The article Noise Floor: Between Tinnitus and Raw Data, begins with an intimidating title. What is “Noise Floor”? What is “Tinnitus” and What is “Raw Data”. Krapp’s article then indulges in almost poetic vernacular regarding the digital and accidents. “Our digital media culture is predicated on communication efficiencies to an extent that can obscure or veil sources of noise, as faults, glitches, and bugs are too often relegated to the realm of accidental.” This create in audible noise in my ears to all the distinct and historical digital noises that were obscure and accidental like the fax machine noise or the aol log in noise or when the telephone would crinkle like the wrapper of a candy.
Using seemingly accidental noises and mutated them into purposeful glitch electronica is innovative and what Krapps is referring to in this article. One concept he touches on is that of intent. That there is no difference between a clap and an orchestra tuning up except that the intent of the transmitter may differ. In the case of a “noise” the transmitter does not intent to transmit that sound.

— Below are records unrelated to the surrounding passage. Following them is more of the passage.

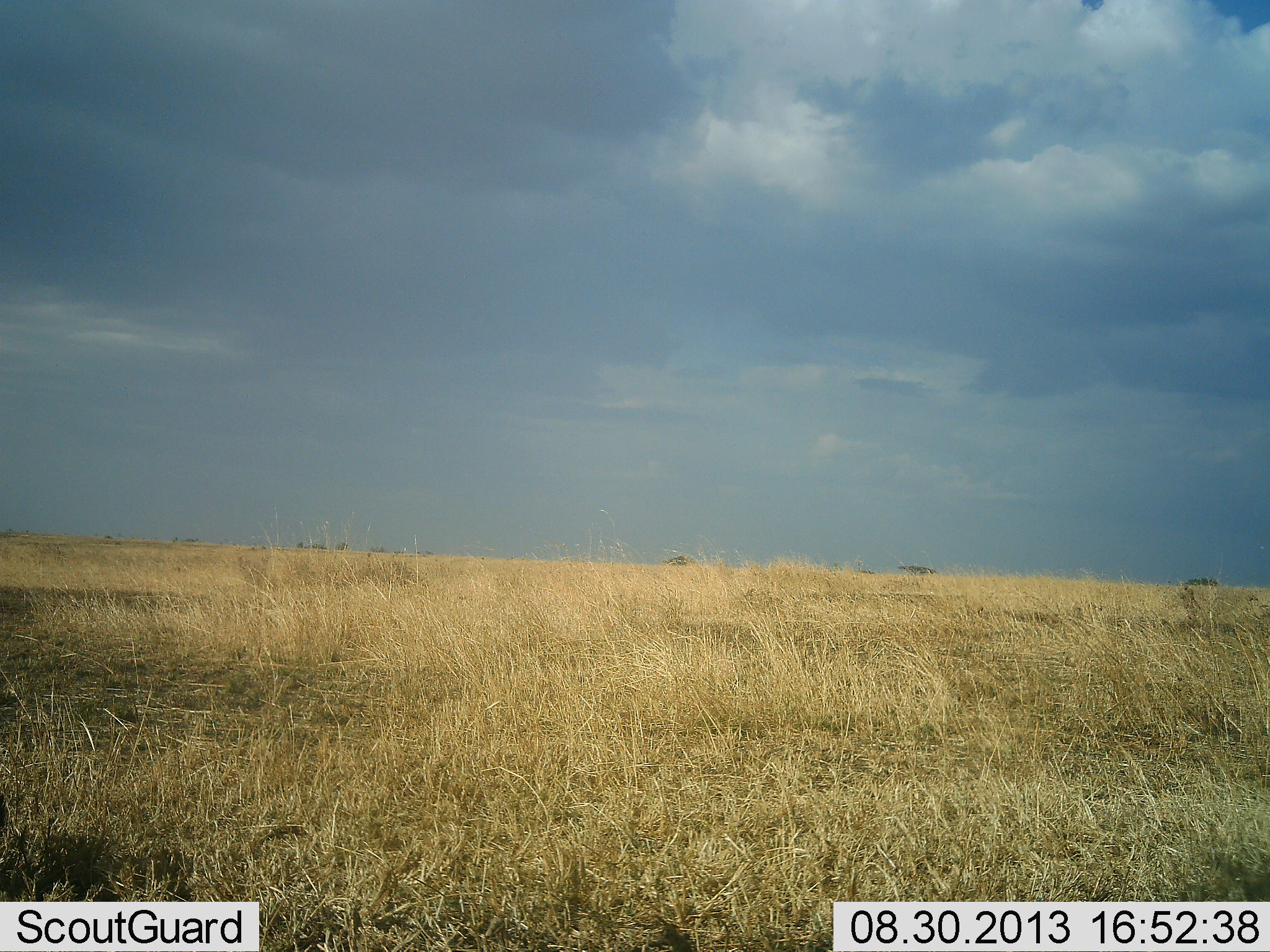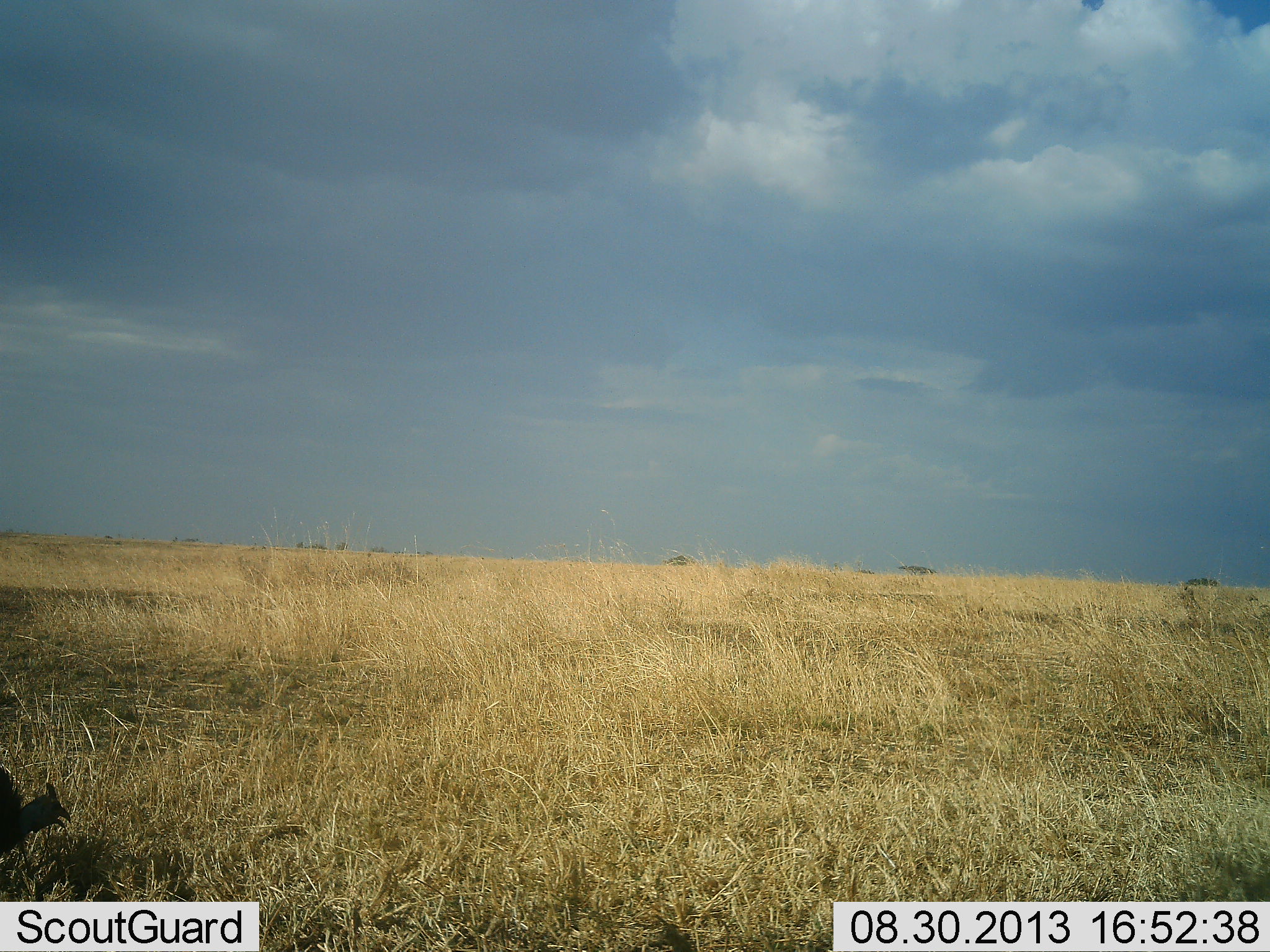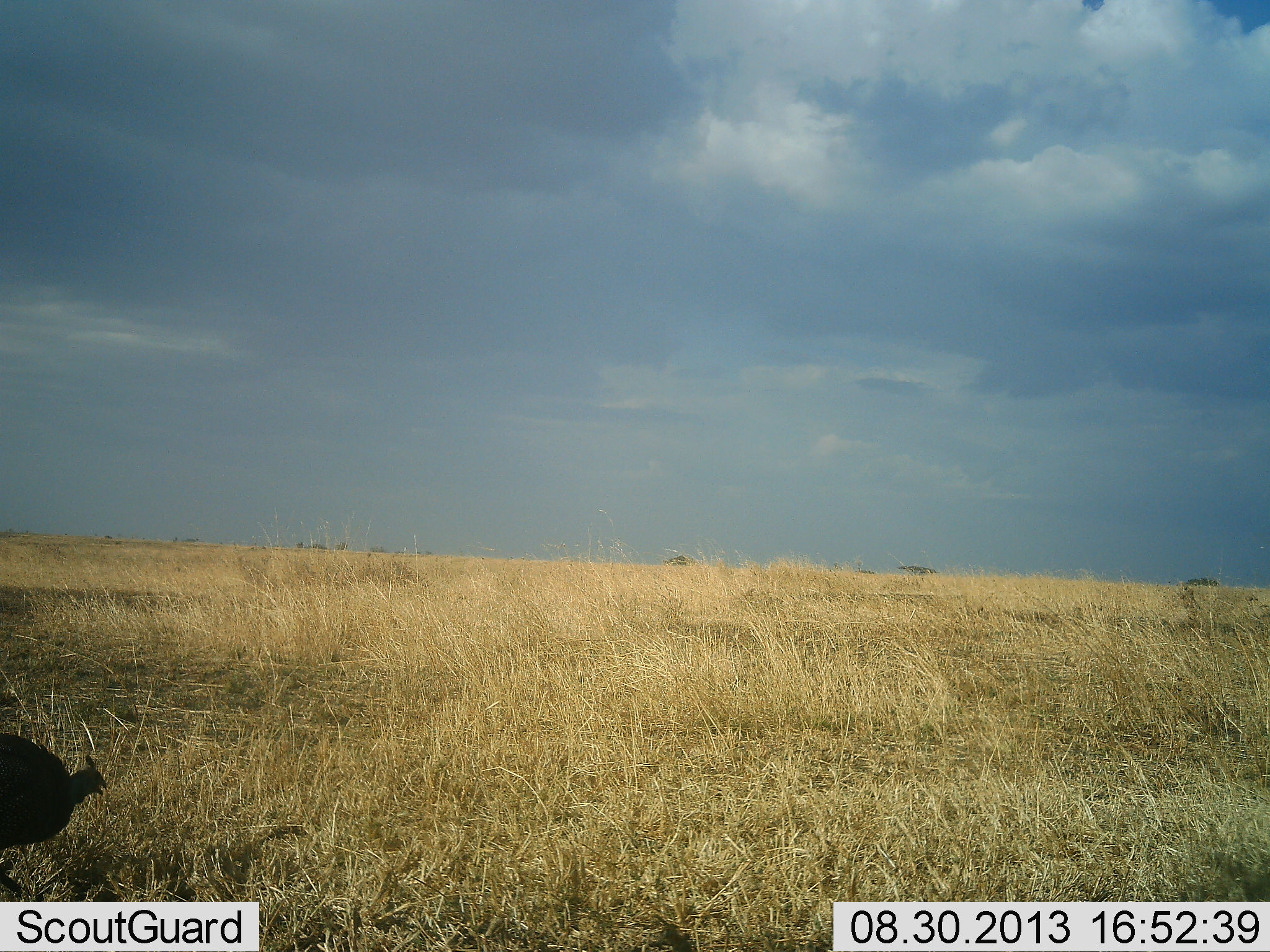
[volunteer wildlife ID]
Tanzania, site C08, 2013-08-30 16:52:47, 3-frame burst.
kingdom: Animalia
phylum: Chordata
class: Aves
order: Galliformes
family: Numididae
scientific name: Numididae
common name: guinea fowl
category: guineafowl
Guineafowl (guinea fowl) (Numididae), count 1. Behavior (volunteer vote fractions): standing 12%, resting 0%, moving 81%, interacting 0%. Young present (vote fraction): 0%. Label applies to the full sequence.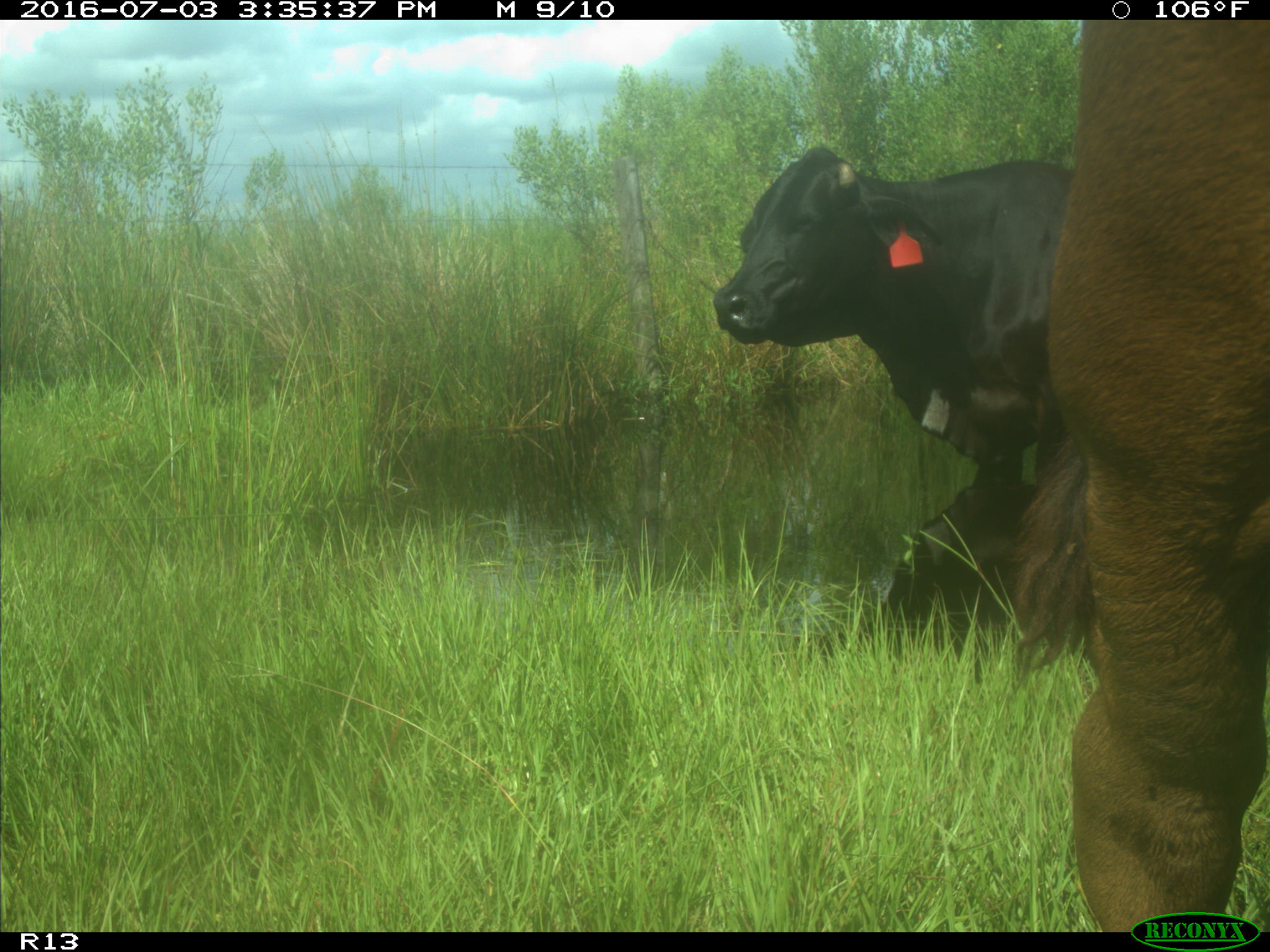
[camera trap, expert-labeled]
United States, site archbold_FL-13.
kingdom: Animalia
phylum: Chordata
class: Mammalia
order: Artiodactyla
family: Bovidae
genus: Bos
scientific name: Bos taurus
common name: domestic cow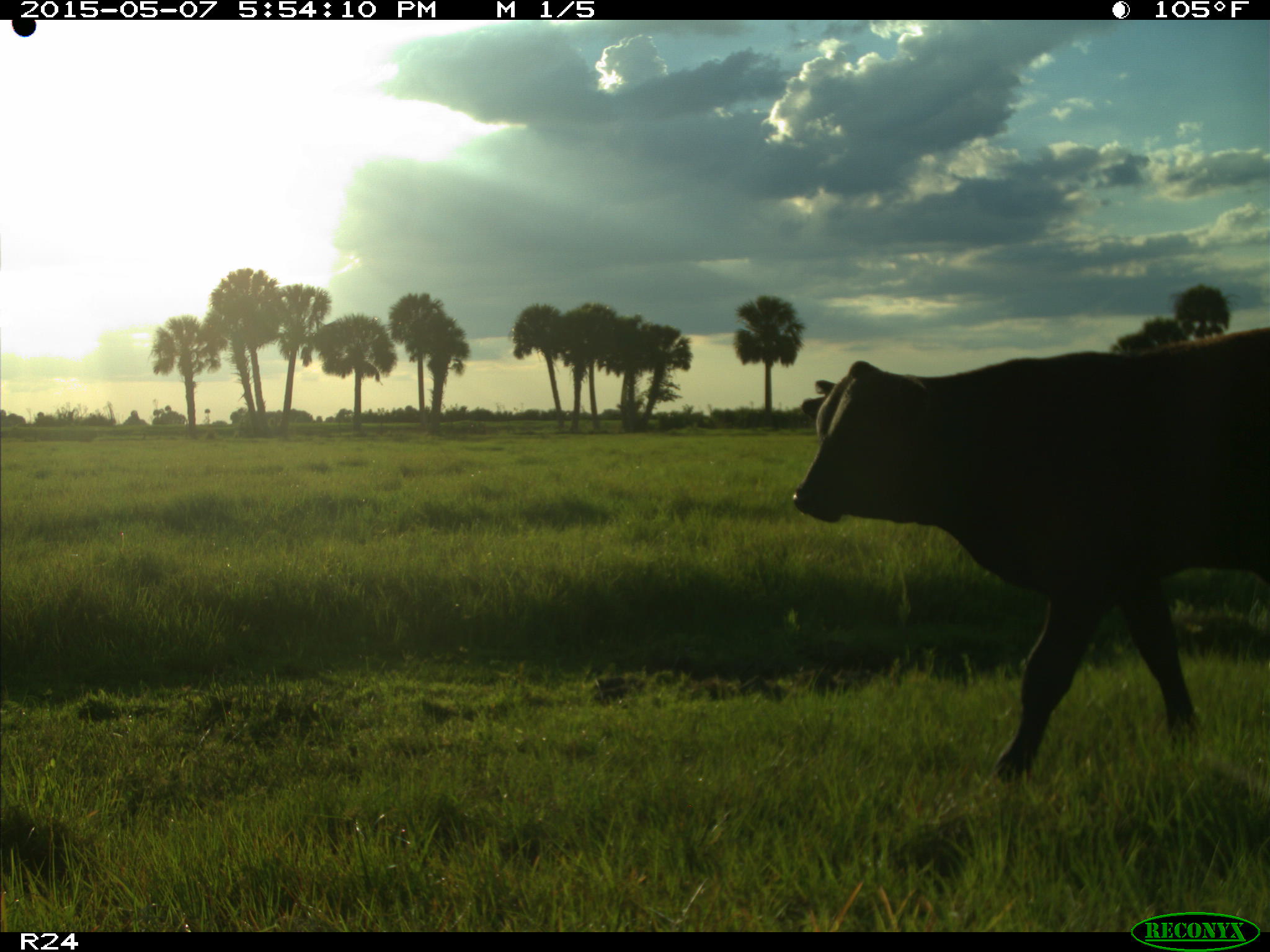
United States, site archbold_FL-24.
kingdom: Animalia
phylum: Chordata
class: Mammalia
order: Artiodactyla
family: Bovidae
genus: Bos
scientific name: Bos taurus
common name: domestic cow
Bos taurus (domestic cow).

This area becomes gray when one discusses the factors that distinguish music and noise as you delve into an area regarding what distinguishes one sound from another. In order to develop his argument Krapps defines music as “sound art; and it should be noted that sound art now relies extensively on computing hardware and software”. That point is crucial as the recording of music (and other sounds) IS dependent on digital media and id argue that experimental music, whether it be experimental ambient or experimental orchestral music or experimental glitch is also dependent on the use of digital platforms and thus while “noises” and music may differ in many aspects, the recording of both are dependent upon and reliant upon recording mechanisms, editing platforms, etc. and thus have important similarities in their lack of hegemony and what they are specifically dependent upon for their creation (on recording) and sustainability.